Problem A: Lay out the entries as a Markdown table with the columns Row and Line, starting at the line that contains "How far from" and continuing through the final line of the entries. Leave out blank lines.

——————

This is a novel – an exceptional one – about death and grief, about a family living through the aftermath of the loss of a child, and not coping. As a reader you suffer the ‘discomfort’ too, but you continue reading because the writing is daring and beautiful; because this remarkable young writer is articulating, in an exquisite way, something radically profound. The Discomfort of Evening explores the dark areas of the mind and soul, and the struggles and self-destruction of three children, Obbe, Jas and Hanna, and their parents, after the drowning of the family’s oldest child, Matthies. It is a shocking and disturbing novel, but also thrilling, narrated in the first person by ten-year-old Jas, who believes she caused the death of her brother by making a childish bargain with God.

——————

Problem B: Transcribe the passage of the book review from "This is a novel" up to and including "bargain with God.".

——————

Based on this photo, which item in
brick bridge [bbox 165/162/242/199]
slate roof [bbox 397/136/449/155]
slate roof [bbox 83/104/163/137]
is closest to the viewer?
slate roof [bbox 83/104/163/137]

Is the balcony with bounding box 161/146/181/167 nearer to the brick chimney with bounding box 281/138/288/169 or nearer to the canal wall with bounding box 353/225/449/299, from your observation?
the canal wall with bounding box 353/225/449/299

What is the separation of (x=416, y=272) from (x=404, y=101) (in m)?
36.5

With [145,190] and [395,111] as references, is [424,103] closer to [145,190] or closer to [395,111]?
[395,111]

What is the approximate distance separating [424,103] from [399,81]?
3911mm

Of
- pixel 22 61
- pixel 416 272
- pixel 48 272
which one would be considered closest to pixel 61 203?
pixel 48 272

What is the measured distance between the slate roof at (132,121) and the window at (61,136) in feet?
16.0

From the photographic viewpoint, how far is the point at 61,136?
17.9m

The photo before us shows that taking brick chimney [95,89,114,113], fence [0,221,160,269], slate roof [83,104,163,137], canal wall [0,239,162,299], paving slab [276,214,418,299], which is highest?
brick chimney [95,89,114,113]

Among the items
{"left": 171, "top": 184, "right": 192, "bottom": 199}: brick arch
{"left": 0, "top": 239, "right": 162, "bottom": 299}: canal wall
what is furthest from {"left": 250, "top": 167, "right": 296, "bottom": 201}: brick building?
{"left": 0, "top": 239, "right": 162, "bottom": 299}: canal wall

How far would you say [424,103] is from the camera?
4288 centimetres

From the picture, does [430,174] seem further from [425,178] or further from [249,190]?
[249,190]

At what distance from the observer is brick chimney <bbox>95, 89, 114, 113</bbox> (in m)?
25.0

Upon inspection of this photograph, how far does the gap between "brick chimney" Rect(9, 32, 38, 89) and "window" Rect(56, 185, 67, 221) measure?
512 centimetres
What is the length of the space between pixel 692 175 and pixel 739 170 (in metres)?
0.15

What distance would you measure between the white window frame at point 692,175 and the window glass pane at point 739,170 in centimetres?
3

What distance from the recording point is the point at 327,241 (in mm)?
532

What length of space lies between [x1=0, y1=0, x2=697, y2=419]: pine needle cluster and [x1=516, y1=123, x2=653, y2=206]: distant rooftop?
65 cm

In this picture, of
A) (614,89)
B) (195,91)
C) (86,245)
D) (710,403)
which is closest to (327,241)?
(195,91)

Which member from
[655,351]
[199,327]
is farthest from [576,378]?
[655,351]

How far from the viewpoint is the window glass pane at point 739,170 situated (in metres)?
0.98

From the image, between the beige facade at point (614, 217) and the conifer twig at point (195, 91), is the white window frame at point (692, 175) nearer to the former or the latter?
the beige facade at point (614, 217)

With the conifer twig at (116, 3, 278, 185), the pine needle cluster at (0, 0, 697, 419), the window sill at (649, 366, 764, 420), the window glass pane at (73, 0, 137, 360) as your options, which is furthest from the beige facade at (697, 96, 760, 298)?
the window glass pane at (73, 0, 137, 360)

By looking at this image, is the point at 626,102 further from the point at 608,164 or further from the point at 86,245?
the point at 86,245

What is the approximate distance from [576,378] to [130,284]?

——————

Worked answer A:
| Row | Line |
|---|---|
| 1 | How far from the viewpoint is the window glass pane at point 739,170 situated (in metres)? |
| 2 | 0.98 |
| 3 | From the image, between the beige facade at point (614, 217) and the conifer twig at point (195, 91), is the white window frame at point (692, 175) nearer to the former or the latter? |
| 4 | the beige facade at point (614, 217) |
| 5 | With the conifer twig at (116, 3, 278, 185), the pine needle cluster at (0, 0, 697, 419), the window sill at (649, 366, 764, 420), the window glass pane at (73, 0, 137, 360) as your options, which is furthest from the beige facade at (697, 96, 760, 298)? |
| 6 | the window glass pane at (73, 0, 137, 360) |
| 7 | By looking at this image, is the point at 626,102 further from the point at 608,164 or further from the point at 86,245? |
| 8 | the point at 86,245 |
| 9 | What is the approximate distance from [576,378] to [130,284]? |

Worked answer B:
This is a novel – an exceptional one – about death and grief, about a family living through the aftermath of the loss of a child, and not coping. As a reader you suffer the ‘discomfort’ too, but you continue reading because the writing is daring and beautiful; because this remarkable young writer is articulating, in an exquisite way, something radically profound. The Discomfort of Evening explores the dark areas of the mind and soul, and the struggles and self-destruction of three children, Obbe, Jas and Hanna, and their parents, after the drowning of the family’s oldest child, Matthies. It is a shocking and disturbing novel, but also thrilling, narrated in the first person by ten-year-old Jas, who believes she caused the death of her brother by making a childish bargain with God.